AVAILABLE DATA:

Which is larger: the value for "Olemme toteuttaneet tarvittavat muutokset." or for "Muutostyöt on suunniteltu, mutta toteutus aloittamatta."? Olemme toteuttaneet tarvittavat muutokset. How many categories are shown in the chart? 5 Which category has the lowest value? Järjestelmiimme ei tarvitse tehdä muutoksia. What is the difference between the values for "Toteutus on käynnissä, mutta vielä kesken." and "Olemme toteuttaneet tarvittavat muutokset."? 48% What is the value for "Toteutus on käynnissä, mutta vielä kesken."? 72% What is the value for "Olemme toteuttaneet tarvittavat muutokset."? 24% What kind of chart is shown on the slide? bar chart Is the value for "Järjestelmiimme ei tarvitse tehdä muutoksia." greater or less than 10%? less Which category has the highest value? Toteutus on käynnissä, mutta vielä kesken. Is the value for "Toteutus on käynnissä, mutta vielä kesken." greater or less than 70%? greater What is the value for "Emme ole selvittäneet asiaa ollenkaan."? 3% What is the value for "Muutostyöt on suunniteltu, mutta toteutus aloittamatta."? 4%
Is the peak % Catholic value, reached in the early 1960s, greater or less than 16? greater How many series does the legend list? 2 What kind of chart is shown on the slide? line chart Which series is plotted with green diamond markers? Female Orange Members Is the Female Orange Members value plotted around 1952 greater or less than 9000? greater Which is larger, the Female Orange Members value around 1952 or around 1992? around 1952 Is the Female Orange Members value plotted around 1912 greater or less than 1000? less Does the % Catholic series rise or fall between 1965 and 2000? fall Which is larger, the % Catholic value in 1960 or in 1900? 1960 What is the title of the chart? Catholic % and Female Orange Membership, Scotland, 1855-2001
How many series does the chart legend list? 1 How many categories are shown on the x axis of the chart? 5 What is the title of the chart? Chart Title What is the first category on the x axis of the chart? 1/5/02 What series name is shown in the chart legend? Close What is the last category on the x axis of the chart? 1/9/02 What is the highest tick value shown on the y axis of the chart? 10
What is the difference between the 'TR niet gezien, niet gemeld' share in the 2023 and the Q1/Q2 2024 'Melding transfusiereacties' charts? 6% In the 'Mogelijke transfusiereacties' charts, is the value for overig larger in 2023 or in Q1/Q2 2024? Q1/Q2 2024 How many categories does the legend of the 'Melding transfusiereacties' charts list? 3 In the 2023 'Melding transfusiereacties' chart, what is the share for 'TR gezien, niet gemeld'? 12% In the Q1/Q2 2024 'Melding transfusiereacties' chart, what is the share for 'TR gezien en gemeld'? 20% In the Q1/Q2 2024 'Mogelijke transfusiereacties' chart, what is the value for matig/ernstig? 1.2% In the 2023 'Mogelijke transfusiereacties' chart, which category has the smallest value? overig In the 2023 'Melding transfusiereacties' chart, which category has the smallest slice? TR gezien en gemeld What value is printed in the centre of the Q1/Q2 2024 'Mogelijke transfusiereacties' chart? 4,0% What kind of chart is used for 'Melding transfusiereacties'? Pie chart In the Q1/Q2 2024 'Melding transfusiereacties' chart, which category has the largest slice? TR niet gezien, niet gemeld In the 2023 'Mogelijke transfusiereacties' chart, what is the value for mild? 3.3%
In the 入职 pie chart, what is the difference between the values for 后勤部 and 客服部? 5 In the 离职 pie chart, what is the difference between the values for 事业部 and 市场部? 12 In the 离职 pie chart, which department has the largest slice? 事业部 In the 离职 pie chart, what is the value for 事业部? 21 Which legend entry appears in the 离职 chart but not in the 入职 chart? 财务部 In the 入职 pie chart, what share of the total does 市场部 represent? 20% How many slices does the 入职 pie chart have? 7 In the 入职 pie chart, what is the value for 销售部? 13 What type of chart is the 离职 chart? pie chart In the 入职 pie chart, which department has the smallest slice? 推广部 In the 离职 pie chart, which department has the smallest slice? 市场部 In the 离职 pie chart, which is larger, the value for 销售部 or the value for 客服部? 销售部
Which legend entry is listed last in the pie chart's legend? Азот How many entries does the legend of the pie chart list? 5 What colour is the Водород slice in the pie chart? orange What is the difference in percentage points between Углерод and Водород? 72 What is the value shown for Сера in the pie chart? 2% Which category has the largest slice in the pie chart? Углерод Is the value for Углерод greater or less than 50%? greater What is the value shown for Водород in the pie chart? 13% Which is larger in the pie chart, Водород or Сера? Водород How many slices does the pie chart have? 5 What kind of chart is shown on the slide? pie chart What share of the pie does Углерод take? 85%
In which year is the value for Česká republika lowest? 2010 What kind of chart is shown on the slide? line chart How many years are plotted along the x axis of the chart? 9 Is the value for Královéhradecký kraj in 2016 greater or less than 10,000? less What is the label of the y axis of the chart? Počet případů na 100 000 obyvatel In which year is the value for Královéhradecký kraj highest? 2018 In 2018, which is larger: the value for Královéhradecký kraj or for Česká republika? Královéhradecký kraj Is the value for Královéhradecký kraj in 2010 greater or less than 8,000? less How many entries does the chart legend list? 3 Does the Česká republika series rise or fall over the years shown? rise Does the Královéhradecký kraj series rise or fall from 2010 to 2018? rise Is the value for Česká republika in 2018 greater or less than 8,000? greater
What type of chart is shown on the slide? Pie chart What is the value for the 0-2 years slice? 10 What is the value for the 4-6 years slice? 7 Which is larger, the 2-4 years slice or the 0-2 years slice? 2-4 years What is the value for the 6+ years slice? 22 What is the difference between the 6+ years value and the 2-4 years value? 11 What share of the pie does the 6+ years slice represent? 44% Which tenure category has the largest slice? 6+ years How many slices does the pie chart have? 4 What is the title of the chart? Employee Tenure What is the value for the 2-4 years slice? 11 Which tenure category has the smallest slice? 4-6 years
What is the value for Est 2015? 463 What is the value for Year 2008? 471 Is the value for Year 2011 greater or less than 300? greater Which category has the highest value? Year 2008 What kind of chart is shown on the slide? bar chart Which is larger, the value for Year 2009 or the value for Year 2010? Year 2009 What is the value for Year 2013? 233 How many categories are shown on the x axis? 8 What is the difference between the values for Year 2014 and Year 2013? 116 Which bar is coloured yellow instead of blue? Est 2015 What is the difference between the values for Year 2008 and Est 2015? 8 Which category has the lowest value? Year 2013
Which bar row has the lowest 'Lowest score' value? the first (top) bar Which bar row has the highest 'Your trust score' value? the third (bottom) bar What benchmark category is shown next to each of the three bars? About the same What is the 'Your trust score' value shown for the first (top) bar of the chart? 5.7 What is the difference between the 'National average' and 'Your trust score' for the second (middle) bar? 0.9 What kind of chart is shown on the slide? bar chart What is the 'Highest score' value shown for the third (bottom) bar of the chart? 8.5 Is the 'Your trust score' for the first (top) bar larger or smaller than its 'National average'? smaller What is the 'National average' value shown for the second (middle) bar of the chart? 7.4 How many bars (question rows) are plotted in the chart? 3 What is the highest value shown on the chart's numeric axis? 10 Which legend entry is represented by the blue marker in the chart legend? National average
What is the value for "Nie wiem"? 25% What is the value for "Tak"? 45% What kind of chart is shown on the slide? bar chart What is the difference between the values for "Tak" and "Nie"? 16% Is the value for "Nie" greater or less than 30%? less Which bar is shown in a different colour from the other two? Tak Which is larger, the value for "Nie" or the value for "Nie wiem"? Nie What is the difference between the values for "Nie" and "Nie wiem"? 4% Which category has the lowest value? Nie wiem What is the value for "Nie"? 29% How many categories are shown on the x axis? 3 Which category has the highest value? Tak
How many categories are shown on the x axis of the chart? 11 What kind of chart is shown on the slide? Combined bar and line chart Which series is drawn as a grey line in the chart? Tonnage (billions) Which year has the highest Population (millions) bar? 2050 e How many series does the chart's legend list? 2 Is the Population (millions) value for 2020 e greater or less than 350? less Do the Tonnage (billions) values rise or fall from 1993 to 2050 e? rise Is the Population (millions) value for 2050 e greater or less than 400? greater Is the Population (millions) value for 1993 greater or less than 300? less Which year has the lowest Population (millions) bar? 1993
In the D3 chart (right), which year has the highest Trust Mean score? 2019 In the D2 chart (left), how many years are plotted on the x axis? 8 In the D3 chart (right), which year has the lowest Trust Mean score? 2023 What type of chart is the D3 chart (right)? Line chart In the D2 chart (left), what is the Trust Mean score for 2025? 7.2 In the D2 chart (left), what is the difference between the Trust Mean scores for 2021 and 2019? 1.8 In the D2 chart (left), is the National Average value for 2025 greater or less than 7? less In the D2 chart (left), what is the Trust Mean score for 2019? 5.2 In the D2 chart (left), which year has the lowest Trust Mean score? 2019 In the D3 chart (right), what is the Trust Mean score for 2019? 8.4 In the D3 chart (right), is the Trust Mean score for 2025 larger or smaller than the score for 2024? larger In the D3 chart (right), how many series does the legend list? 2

YOUR INSTRUCTIONS:
Reproduce, word for word, the stretch of lines above from the very first one through the line that contains "Is the peak", including both of those lines.

ANSWER TO THE EXERCISE:
Which is larger: the value for "Olemme toteuttaneet tarvittavat muutokset." or for "Muutostyöt on suunniteltu, mutta toteutus aloittamatta."? Olemme toteuttaneet tarvittavat muutokset. How many categories are shown in the chart? 5 Which category has the lowest value? Järjestelmiimme ei tarvitse tehdä muutoksia. What is the difference between the values for "Toteutus on käynnissä, mutta vielä kesken." and "Olemme toteuttaneet tarvittavat muutokset."? 48% What is the value for "Toteutus on käynnissä, mutta vielä kesken."? 72% What is the value for "Olemme toteuttaneet tarvittavat muutokset."? 24% What kind of chart is shown on the slide? bar chart Is the value for "Järjestelmiimme ei tarvitse tehdä muutoksia." greater or less than 10%? less Which category has the highest value? Toteutus on käynnissä, mutta vielä kesken. Is the value for "Toteutus on käynnissä, mutta vielä kesken." greater or less than 70%? greater What is the value for "Emme ole selvittäneet asiaa ollenkaan."? 3% What is the value for "Muutostyöt on suunniteltu, mutta toteutus aloittamatta."? 4%
Is the peak % Catholic value, reached in the early 1960s, greater or less than 16? greater How many series does the legend list? 2 What kind of chart is shown on the slide? line chart Which series is plotted with green diamond markers? Female Orange Members Is the Female Orange Members value plotted around 1952 greater or less than 9000? greater Which is larger, the Female Orange Members value around 1952 or around 1992? around 1952 Is the Female Orange Members value plotted around 1912 greater or less than 1000? less Does the % Catholic series rise or fall between 1965 and 2000? fall Which is larger, the % Catholic value in 1960 or in 1900? 1960 What is the title of the chart? Catholic % and Female Orange Membership, Scotland, 1855-2001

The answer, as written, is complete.